### Passage
—————
Exporting a custom image to Cloud Storage

If you need to move your Compute Engine boot disk data outside of your Compute Engine project, you can export a boot disk image to Cloud Storage as a tar.gz file. If you need to create a persistent disk image to use when you create new persistent disks on Compute Engine, read Creating a custom image.

You can export a custom image as backup or for sharing by exporting the image to Cloud Storage. This method is ideal for sharing individual images with other projects that do not have access to your images. Alternatively, you can share images by granting the Compute Engine image user role on the image or on the project that contains it.

The following diagram shows some typical workflows for the creation and reuse of a custom image.

Creating and reusing custom images.
Figure 1. Examples of creation and reuse of custom images

Before you begin

Exporting an image with a single command

The preferred way to export an image to Cloud Storage is to use the gcloud compute images export command. This command uses Daisy to chain together the multiple steps that are required to export an image. It assumes that you have already created an image, for example, with the gcloud compute images create command.

Using the gcloud command-line tool, run:

gcloud compute images export --destination-uri [DESTINATION_URI] \
    --image [IMAGE]


  • [DESTINATION_URI] is the Cloud Storage URI destination for the exported virtual disk file.
  • [IMAGE] is the name of the disk image to export.

For example, the following command exports an image named my-image from my-project to a Cloud Storage bucket named my-bucket. By default, the image is exported as a disk.raw file and is compressed into the tar.gz file format.

gcloud compute images export --destination-uri gs://my-bucket/my-image.tar.gz \
    --image my-image --project my-project

For a list of all available flags see the gcloud compute images export reference documentation.

Creating and exporting an image manually

If the gcloud compute images create and gcloud compute images export commands do not meet your requirements, you can create and export an image manually from a Compute Engine instance. This process has discrete steps to first create an image and then export an image.

In the following example, note the created disk is called image-disk.

To create and export an image:

  1. Optionally, stop the instance that the disk is attached to before you create the snapshot. Stopping the instance ensures the integrity of the disk contents in the snapshot.

  2. Create a snapshot of the disk. Name the snapshot image-snapshot.
—————
### Given problem A
Beginning with the line that contains "Order the elements" and going on through the end of the entries, write those lines out again with "furthest" swapped for "farthest" and everything else left unchanged.

Records from a data collection:
—————
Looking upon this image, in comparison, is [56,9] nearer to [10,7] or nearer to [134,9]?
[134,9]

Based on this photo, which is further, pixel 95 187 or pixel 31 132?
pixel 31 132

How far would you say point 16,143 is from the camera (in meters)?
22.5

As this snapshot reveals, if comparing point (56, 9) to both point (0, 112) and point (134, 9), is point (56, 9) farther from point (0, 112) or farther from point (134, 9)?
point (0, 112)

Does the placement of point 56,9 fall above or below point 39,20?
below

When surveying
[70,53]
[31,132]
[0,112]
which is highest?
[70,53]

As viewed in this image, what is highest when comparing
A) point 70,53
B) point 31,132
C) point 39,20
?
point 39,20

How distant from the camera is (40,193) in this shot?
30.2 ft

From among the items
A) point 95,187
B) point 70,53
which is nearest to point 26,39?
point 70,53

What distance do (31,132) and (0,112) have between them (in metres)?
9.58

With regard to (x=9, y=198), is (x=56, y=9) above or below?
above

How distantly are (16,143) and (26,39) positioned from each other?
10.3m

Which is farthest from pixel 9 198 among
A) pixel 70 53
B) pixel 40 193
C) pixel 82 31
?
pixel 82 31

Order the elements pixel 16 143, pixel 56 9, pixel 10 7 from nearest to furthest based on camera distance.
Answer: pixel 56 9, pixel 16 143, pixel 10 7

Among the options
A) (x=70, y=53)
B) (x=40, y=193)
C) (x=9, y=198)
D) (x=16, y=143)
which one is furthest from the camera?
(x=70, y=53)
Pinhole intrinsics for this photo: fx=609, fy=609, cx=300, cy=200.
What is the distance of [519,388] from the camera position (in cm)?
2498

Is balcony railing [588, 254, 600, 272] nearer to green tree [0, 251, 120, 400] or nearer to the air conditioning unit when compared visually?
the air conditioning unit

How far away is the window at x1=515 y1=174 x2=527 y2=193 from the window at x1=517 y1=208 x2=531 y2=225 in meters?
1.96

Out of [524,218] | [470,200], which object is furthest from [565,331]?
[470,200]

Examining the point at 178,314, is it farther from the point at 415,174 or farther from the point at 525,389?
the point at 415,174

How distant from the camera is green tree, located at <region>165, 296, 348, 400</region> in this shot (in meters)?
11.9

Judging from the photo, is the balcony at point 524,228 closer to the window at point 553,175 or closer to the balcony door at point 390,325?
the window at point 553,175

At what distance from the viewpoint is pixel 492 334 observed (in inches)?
—————
### Given problem B
Answer these questions from the image export guide.
(i) What does the gcloud compute images export command use to chain together the steps required to export an image?
(ii) By default, what file is the image exported as, and into what format is it compressed?
(iii) What name is the snapshot given in step 2 of the manual process?

### Complete answer A
Order the elements pixel 16 143, pixel 56 9, pixel 10 7 from nearest to farthest based on camera distance.
Answer: pixel 56 9, pixel 16 143, pixel 10 7

Among the options
A) (x=70, y=53)
B) (x=40, y=193)
C) (x=9, y=198)
D) (x=16, y=143)
which one is farthest from the camera?
(x=70, y=53)
Pinhole intrinsics for this photo: fx=609, fy=609, cx=300, cy=200.
What is the distance of [519,388] from the camera position (in cm)?
2498

Is balcony railing [588, 254, 600, 272] nearer to green tree [0, 251, 120, 400] or nearer to the air conditioning unit when compared visually?
the air conditioning unit

How far away is the window at x1=515 y1=174 x2=527 y2=193 from the window at x1=517 y1=208 x2=531 y2=225 in meters?
1.96

Out of [524,218] | [470,200], which object is farthest from [565,331]?
[470,200]

Examining the point at 178,314, is it farther from the point at 415,174 or farther from the point at 525,389?
the point at 415,174

How distant from the camera is green tree, located at <region>165, 296, 348, 400</region> in this shot (in meters)?
11.9

Judging from the photo, is the balcony at point 524,228 closer to the window at point 553,175 or closer to the balcony door at point 390,325?
the window at point 553,175

At what distance from the viewpoint is pixel 492 334 observed (in inches)?

### Complete answer B
(i) Daisy
(ii) A disk.raw file, compressed into the tar.gz file format
(iii) image-snapshot